She finally relented and, with one last tearful stare, turned to follow me back to the car. By then a crowd of technicians was surging in around us.

Ken's blue Toyota was still running. Without a word she buckled in, shoved the stick into gear, and turned for the exit, whereupon she barely avoided colliding with the first racing fire engine.

"Look, are you okay? I can drive if you . . ."

"Matt, don't say anything more, please." The tears had vanished. "Can I just think for a while? Just give me some quiet to think." She was gripping the wheel with raw anger. "Please."

"You've got it."

By the time we reached the highway, she was driving mechanically but with absolute precision, almost as though tragedy had somehow sharpened her reflexes, her logical processes.

It's a curious thing, but different people respond differently to disaster, and Tam was one of those rare few who become harder, not softer. I could see it in her eyes. As the minutes ticked by, and we reached the packed thoroughfare that would take us south, it even got to be a little unsettling. What in hell was going through her head?

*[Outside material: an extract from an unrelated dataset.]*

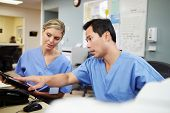 foto of nursing  - Male And Female Nurse Working At Nurses Station - JPG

Finally, after about an hour of bumper-to-bumper freeways, I couldn't take the silence any more. Without asking anybody's permission, I reached over and clicked on the radio. It was set for a classical station, the music Chopin. Was this Ken's regular fare? I wondered. Was he a romantic at heart or a classicist? Guess I'd never know . . . that, or much of anything else about him. Which thought brought with it a renewed sadness. Kenji Asano was a man of the East who was as much of the West as anybody I'd ever met in Japan. I'd wanted him for a friend.

When you get to be my age, you don't make too many new friends, not real ones. After forty, it's acquaintances. The roots of true friendship extend so deep that there's never really time to plant them if you start too late. Maybe it's because there's always a part missing, that shared experience of being young and crazy and broke. Those times back when you both still believed anything was possible. New friends can't begin sentences with "Remember that weekend before you were married when we got drunk and . . ." Getting old is tough, and that's one of the toughest parts. But somehow I felt, with Ken, that I'd known him forever. Could be that's absurd, but I really did. So quite apart from the tragedy of his death, I felt cruelly robbed. It sounds selfish, maybe, but it's the truth. A sad but true truth.

I was still thinking those thoughts when the four-o'clock newscast came on. For a moment neither of us noticed, but then Tam snapped alert and turned up the volume. The report was opening with a live remote from Tsukuba Science City. I couldn't really follow very well, but she realized that and began to translate as it went along.